There are many organizations that are investing into new projects with expectation of reaping future benefits from them. Investing in new project requires immediate capital outlay but the return may not be immediate.
After an organization invested in a capital investment project, it would be beneficial to prepare financial projection papers on how to manage the future cash flow on it. The preparation process of the report is simple but not easy if you are a non-finance staff.
The following are some guidelines on how to prepare the cash flow projection report on the project.
Let assumed that the project is expected to generate a stream of cash flow to the organization. It involves taking the changes in day to day cash activities generated or used on the project. When preparing the report, the following guidelines should be taken into consideration.
1. Revenue.
You should only take in the incremental revenue generated by the project. All other revenues should be excluded.
2. Expenses.
Similarly to the revenue, you should only take in the incremental expenses incurred by the projects.
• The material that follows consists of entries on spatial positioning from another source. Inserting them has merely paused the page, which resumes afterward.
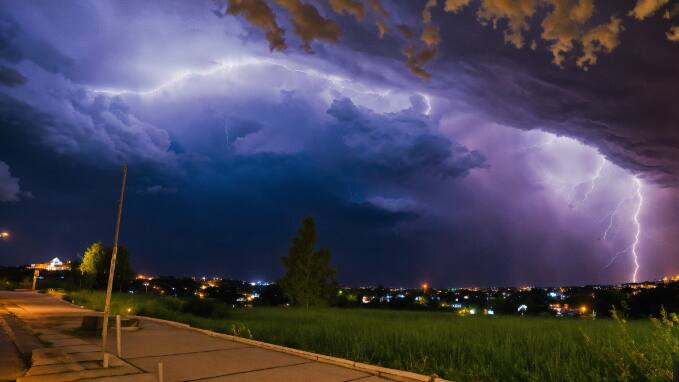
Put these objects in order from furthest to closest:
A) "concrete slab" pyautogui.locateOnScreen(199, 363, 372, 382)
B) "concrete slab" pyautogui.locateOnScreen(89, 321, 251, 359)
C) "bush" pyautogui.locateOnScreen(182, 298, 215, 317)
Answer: "bush" pyautogui.locateOnScreen(182, 298, 215, 317) → "concrete slab" pyautogui.locateOnScreen(89, 321, 251, 359) → "concrete slab" pyautogui.locateOnScreen(199, 363, 372, 382)

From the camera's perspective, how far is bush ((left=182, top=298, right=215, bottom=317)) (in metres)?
24.8

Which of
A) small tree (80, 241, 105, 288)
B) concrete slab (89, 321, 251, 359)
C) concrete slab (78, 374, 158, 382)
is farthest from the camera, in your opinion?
small tree (80, 241, 105, 288)

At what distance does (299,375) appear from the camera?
8.05 m

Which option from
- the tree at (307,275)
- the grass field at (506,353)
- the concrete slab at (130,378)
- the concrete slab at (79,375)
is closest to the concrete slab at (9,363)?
the concrete slab at (79,375)

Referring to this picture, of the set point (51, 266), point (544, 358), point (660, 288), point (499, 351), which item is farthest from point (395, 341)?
point (51, 266)

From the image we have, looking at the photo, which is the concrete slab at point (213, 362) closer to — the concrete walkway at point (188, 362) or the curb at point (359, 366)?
the concrete walkway at point (188, 362)

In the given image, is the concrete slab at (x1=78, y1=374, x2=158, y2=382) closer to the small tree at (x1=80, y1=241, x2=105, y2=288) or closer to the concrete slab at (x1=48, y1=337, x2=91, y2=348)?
the concrete slab at (x1=48, y1=337, x2=91, y2=348)

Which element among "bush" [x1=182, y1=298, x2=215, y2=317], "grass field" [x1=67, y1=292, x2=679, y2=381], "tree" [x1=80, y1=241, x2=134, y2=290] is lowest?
"bush" [x1=182, y1=298, x2=215, y2=317]

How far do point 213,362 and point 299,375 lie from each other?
93.5 inches

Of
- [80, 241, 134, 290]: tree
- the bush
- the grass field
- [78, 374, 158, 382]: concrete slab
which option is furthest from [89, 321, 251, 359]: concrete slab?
[80, 241, 134, 290]: tree

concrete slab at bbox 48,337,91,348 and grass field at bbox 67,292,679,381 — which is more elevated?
grass field at bbox 67,292,679,381

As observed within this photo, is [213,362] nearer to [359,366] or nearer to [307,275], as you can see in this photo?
[359,366]

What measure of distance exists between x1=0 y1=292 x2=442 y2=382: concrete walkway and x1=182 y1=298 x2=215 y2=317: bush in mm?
11494

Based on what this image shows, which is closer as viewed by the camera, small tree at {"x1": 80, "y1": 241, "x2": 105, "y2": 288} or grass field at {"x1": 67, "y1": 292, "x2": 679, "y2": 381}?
grass field at {"x1": 67, "y1": 292, "x2": 679, "y2": 381}
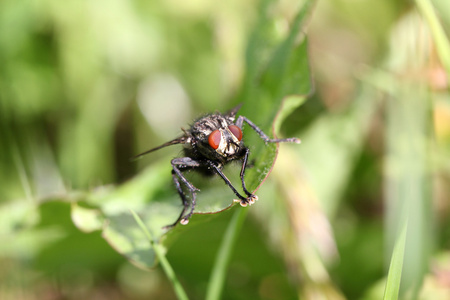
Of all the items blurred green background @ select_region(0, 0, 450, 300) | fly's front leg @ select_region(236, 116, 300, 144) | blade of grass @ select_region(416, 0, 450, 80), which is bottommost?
blurred green background @ select_region(0, 0, 450, 300)

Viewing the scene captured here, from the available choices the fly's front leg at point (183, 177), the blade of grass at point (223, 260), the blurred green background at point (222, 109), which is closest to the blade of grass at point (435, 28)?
the blurred green background at point (222, 109)

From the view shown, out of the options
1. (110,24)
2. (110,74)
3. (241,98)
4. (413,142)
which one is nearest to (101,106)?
(110,74)

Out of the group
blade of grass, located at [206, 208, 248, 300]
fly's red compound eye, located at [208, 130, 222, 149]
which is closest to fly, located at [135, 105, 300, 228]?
fly's red compound eye, located at [208, 130, 222, 149]

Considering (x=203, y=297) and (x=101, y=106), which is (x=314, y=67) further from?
(x=203, y=297)

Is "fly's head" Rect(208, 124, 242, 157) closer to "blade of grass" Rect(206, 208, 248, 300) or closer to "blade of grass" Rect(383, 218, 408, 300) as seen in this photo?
"blade of grass" Rect(206, 208, 248, 300)

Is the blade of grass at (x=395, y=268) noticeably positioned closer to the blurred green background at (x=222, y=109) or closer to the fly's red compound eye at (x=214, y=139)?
the blurred green background at (x=222, y=109)

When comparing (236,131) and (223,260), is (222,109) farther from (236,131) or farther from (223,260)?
(223,260)
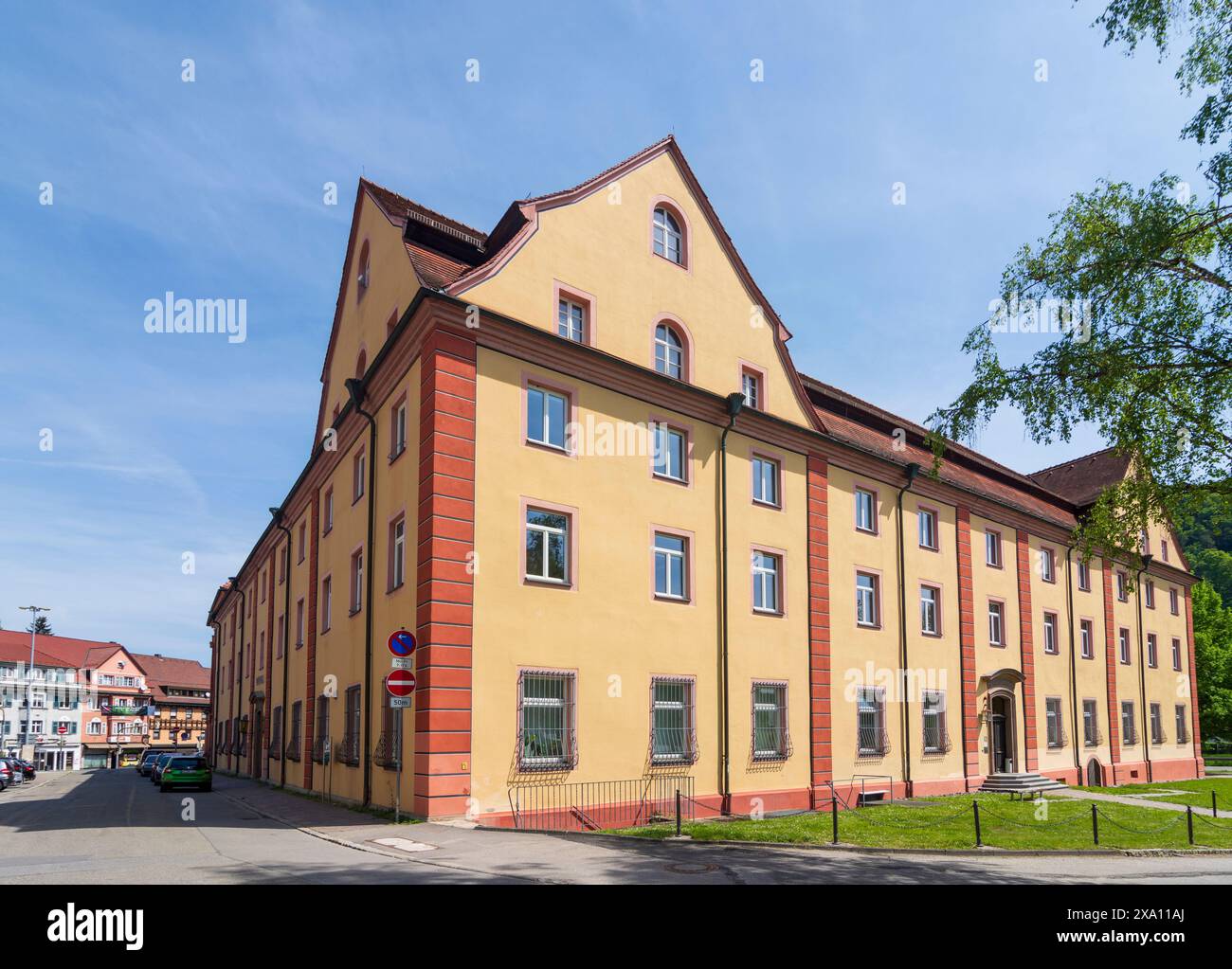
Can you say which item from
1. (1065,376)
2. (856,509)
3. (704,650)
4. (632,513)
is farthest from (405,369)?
(856,509)

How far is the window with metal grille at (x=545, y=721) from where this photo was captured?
17.8 meters

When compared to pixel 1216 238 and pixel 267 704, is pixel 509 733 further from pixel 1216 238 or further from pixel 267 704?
pixel 267 704

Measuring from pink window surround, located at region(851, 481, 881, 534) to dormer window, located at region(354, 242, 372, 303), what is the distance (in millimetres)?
14983

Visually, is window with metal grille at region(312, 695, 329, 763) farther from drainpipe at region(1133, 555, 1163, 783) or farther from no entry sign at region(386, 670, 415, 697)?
drainpipe at region(1133, 555, 1163, 783)

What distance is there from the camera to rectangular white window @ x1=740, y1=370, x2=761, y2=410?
24.7 m

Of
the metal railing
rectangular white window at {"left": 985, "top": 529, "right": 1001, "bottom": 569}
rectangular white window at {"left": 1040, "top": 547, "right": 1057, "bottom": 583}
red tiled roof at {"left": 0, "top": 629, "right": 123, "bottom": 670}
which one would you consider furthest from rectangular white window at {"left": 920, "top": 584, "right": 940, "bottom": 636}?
red tiled roof at {"left": 0, "top": 629, "right": 123, "bottom": 670}

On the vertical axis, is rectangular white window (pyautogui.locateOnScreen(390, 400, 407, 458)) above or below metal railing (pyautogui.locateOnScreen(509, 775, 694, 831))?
above

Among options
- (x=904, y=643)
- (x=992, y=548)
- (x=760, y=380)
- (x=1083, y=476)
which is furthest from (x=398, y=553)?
(x=1083, y=476)

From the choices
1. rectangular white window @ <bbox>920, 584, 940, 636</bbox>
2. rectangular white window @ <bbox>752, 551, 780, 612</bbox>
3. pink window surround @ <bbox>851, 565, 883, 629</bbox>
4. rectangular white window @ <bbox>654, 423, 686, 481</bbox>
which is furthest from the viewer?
rectangular white window @ <bbox>920, 584, 940, 636</bbox>

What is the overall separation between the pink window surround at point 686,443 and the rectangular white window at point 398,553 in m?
5.72

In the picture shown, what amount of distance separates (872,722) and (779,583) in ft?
18.9

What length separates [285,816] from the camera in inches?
757
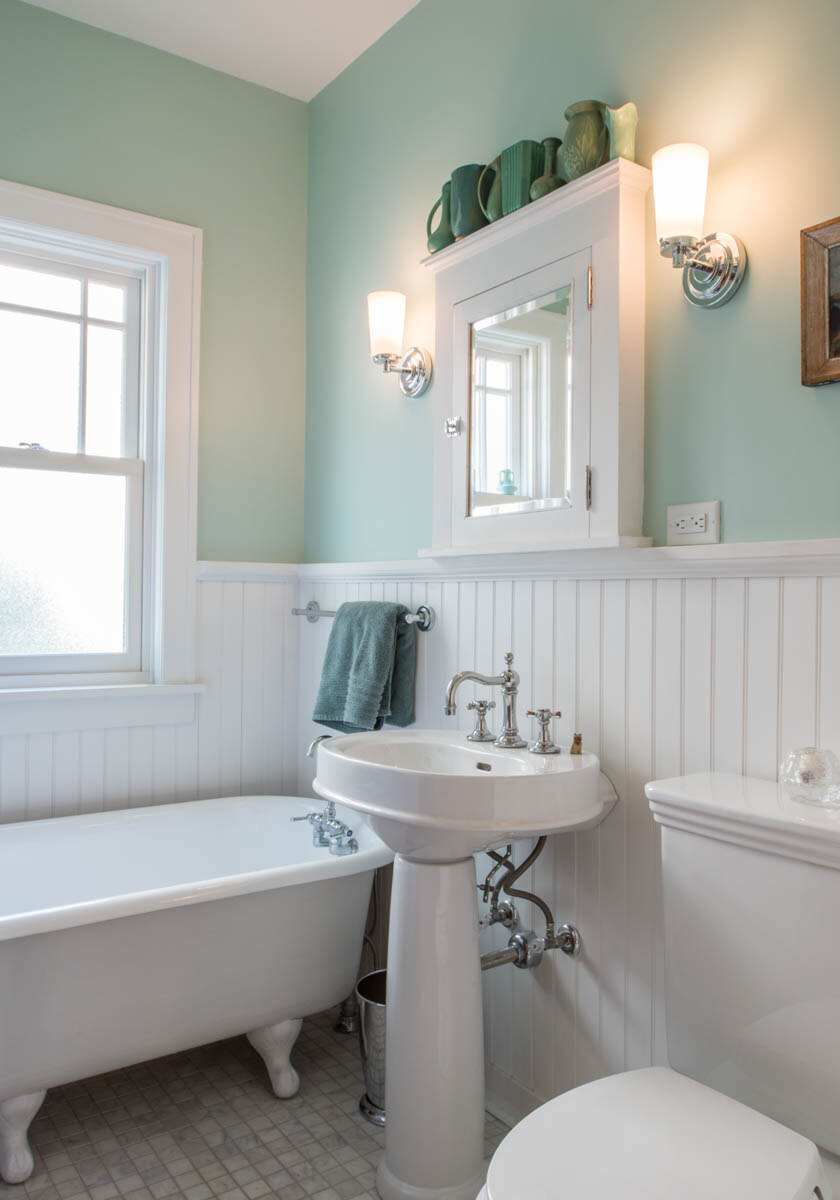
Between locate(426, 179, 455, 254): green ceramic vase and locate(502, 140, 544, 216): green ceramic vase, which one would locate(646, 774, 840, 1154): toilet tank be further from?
locate(426, 179, 455, 254): green ceramic vase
If the project causes saving in cost or expense, you should also recognized it in your report.
3. Taxes.
Include taxes that are incurred by the project.
4. Working capital.
Any changes in working capital as a result of the project should also be taken into consideration.
An example of a simple template would be as follows:
REPORT TEMPLATE
Change in revenue
Less: Change in operation expenses
Less: Change in depreciation
Less: Change in tax
Less: Change in new working capital
Net operating cash flow from project.